WHAT IS ASKED:
(1) Translate this sentence from the forum thread below into Spanish: "In terms of wear the Michelin's have been the best for me, and also the best all round tyre for grip that I've tried."
(2) In the forum thread below, rewrite the paragraph beginning "Dunlop: 12,000 miles" as a shorter list that keeps its main facts.

PAGE TEXT:
================
# How long do your tyres last?



## Oski (Mar 8, 2014)

Hi I just wondered what sort of mileage people are getting from their tyres?


----------



## Iddy911 (Jun 7, 2015)

It depends on your driving style. Bridgestone run flats 7-9 k miles. Mpss 13-17k miles.


Sent from my iPhone using Tapatalk


----------



## borat52 (Jan 29, 2006)

I've been through Nissan Dunlops, Pirelli P-Zero and Michelin Super Sports, don't give them a hard life at all, just the occasional weekend blast and one Catd training day.

Dunlop: 12,000 miles - absolutely spent
P-Zero: 10,000 miles - good tread left in them (perhaps 3-4mm) but poor grip in hindsight, they were OK in the wet though relative to dunlops
Michelin SS: currently on 9000 miles, at least 4mm remaining.


In terms of wear the Michelin's have been the best for me, and also the best all round tyre for grip that I've tried.

Want to try the Michelin Cup's next.
================
Source data
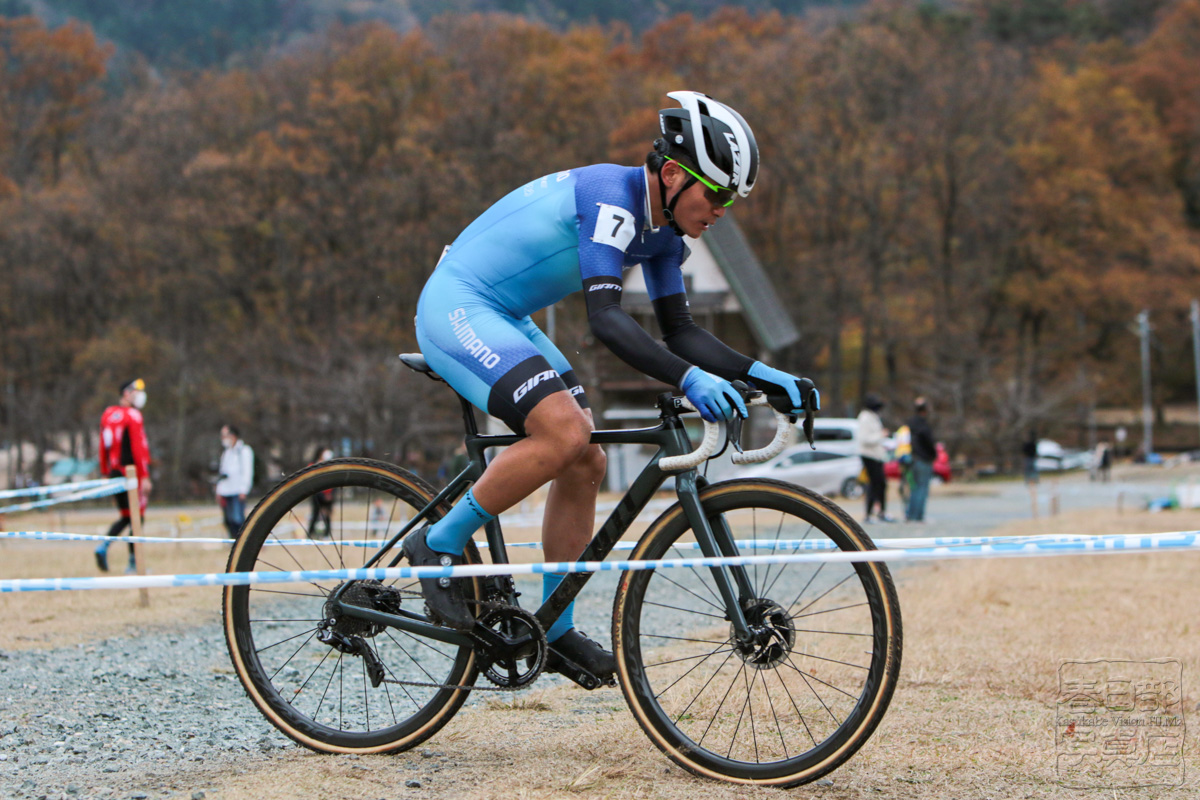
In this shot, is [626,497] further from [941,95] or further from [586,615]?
[941,95]

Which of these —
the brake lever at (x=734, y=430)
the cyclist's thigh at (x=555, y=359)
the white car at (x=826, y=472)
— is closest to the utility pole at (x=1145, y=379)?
the white car at (x=826, y=472)

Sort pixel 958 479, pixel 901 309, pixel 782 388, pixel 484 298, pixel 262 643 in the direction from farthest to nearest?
pixel 901 309 → pixel 958 479 → pixel 262 643 → pixel 484 298 → pixel 782 388

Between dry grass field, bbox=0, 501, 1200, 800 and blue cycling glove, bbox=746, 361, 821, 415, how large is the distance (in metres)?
1.15

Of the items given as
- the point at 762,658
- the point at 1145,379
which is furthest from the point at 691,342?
the point at 1145,379

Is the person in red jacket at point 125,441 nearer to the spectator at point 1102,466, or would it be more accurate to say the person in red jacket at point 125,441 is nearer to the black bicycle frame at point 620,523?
the black bicycle frame at point 620,523

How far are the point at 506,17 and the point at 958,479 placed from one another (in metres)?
30.5

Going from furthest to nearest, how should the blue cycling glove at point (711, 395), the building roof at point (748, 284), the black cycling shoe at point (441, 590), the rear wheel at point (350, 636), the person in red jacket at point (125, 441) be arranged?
1. the building roof at point (748, 284)
2. the person in red jacket at point (125, 441)
3. the rear wheel at point (350, 636)
4. the black cycling shoe at point (441, 590)
5. the blue cycling glove at point (711, 395)

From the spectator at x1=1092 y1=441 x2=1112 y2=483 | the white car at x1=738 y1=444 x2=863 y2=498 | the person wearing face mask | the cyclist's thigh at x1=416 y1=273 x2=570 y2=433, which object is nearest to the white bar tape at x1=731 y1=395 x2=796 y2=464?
the cyclist's thigh at x1=416 y1=273 x2=570 y2=433

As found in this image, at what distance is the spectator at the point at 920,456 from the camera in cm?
1681

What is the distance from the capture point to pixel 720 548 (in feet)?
11.8

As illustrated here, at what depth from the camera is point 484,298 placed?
12.5 ft

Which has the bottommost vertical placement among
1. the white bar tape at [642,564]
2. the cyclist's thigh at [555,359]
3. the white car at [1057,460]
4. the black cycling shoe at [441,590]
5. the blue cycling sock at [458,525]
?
the white car at [1057,460]

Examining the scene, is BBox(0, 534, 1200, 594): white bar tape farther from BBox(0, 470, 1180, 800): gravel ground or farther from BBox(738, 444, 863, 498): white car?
BBox(738, 444, 863, 498): white car

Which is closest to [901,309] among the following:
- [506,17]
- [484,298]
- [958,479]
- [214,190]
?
[958,479]
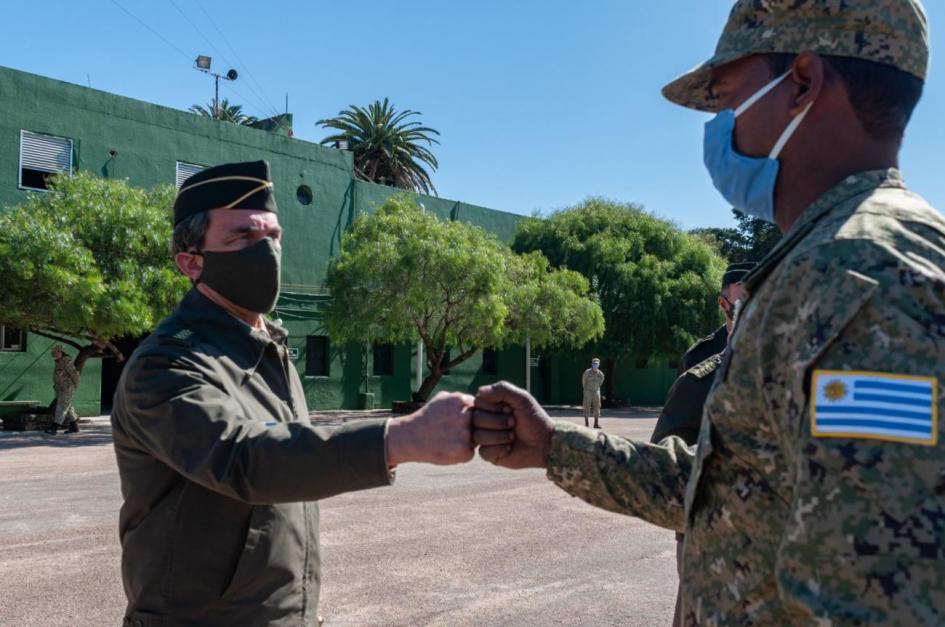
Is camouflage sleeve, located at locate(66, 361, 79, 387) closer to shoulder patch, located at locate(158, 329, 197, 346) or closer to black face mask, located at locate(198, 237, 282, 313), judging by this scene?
black face mask, located at locate(198, 237, 282, 313)

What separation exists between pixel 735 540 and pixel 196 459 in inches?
50.5

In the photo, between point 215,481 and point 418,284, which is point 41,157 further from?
point 215,481

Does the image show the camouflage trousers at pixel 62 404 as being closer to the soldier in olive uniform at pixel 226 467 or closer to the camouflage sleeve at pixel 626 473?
the soldier in olive uniform at pixel 226 467

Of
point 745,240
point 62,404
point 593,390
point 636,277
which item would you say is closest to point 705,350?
point 62,404

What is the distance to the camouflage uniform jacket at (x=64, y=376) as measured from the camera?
1852cm

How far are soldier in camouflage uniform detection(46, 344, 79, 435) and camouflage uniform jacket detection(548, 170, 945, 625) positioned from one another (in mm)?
19342

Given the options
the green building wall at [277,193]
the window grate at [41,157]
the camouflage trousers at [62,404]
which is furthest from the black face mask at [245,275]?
the green building wall at [277,193]

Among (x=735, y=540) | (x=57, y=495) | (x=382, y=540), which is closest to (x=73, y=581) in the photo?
(x=382, y=540)

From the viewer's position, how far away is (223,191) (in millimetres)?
2734

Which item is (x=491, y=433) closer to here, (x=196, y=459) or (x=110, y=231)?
(x=196, y=459)

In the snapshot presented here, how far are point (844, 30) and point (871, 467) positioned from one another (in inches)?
36.5

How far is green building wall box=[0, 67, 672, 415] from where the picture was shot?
21.5m

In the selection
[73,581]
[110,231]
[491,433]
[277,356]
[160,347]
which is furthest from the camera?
[110,231]

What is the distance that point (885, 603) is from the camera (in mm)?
1271
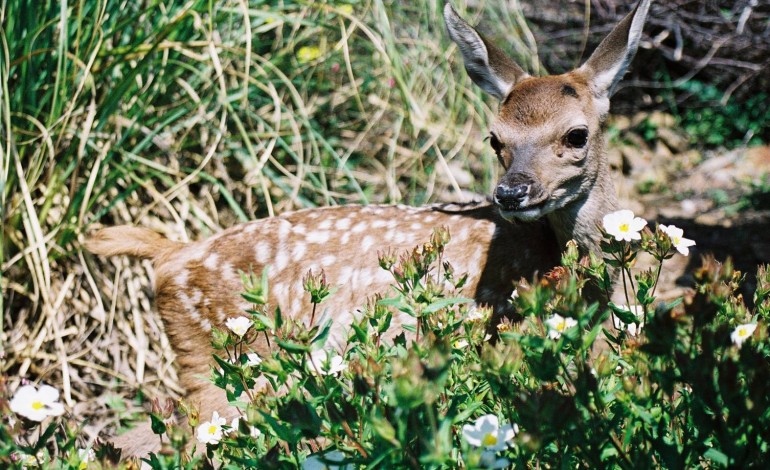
================
SET OF ANSWERS:
(1) En cuanto al desgaste, los Michelin han sido los mejores para mí, y también el mejor neumático en general en cuanto a agarre de todos los que he probado.

(2)
- Dunlop: 12,000 miles, completely worn out.
- P-Zero: 10,000 miles, roughly 3–4 mm of tread left; poor grip, though OK in the wet compared with the Dunlops.
- Michelin SS: 9,000 miles so far, at least 4 mm left.